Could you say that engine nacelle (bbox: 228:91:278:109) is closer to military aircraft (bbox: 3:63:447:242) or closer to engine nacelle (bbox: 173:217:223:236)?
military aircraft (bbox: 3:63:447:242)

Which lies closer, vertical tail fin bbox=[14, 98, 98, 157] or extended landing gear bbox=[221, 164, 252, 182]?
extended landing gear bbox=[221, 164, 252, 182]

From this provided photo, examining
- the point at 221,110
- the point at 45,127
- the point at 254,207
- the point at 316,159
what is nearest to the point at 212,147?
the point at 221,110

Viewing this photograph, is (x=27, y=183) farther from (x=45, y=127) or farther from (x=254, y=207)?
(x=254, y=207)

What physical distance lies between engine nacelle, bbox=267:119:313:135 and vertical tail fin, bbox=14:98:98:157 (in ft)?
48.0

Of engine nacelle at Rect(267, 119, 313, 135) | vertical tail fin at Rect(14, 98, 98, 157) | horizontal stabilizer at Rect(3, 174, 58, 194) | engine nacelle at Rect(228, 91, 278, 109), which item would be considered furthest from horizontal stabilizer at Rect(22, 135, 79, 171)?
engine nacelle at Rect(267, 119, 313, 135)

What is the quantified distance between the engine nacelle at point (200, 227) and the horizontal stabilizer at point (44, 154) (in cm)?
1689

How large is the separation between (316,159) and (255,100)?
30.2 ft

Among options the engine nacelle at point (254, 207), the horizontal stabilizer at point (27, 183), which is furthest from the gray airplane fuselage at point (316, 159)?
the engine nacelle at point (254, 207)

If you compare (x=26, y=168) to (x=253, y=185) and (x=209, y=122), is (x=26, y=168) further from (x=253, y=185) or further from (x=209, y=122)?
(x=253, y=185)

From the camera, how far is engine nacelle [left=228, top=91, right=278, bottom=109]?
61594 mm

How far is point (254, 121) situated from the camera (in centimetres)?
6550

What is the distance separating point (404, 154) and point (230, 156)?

- - - -

- What you are asked to do
From the data above, extract every line in its exact form.

- Expected output
Could you say that engine nacelle (bbox: 228:91:278:109) is closer to military aircraft (bbox: 3:63:447:242) or closer to engine nacelle (bbox: 173:217:223:236)?
military aircraft (bbox: 3:63:447:242)

Which lies closer, vertical tail fin bbox=[14, 98, 98, 157] or extended landing gear bbox=[221, 164, 252, 182]?
extended landing gear bbox=[221, 164, 252, 182]

From this provided photo, examining
- the point at 221,110
- the point at 45,127
- the point at 254,207
- the point at 316,159
what is nearest to the point at 212,147?
the point at 221,110

Viewing this photograph, is (x=27, y=183) farther from (x=45, y=127) or farther from (x=254, y=207)?
(x=254, y=207)

What physical distance lies between engine nacelle, bbox=267:119:313:135 and vertical tail fin, bbox=14:98:98:157 (in ft)?
48.0

Of engine nacelle at Rect(267, 119, 313, 135) | vertical tail fin at Rect(14, 98, 98, 157) | horizontal stabilizer at Rect(3, 174, 58, 194) | engine nacelle at Rect(228, 91, 278, 109), which item would be considered furthest from horizontal stabilizer at Rect(22, 135, 79, 171)?
engine nacelle at Rect(267, 119, 313, 135)

What is the quantified distance between the engine nacelle at point (200, 227) and the horizontal stabilizer at point (44, 154) (in cm)?
1689

How large is the separation between (316,159) and (255,100)?
30.2 ft

Among options the engine nacelle at point (254, 207), the horizontal stabilizer at point (27, 183), which is furthest from the gray airplane fuselage at point (316, 159)?
the engine nacelle at point (254, 207)

If you compare (x=26, y=168) to (x=253, y=185) and (x=209, y=122), is (x=26, y=168) further from (x=253, y=185) or further from (x=209, y=122)?
(x=253, y=185)

From the camera, how far is engine nacelle [left=228, top=91, right=278, bottom=109]?
61594 mm

How far is point (254, 121) situated from the camera (in centimetres)?
6550

What is the distance separating point (404, 154) and point (230, 156)?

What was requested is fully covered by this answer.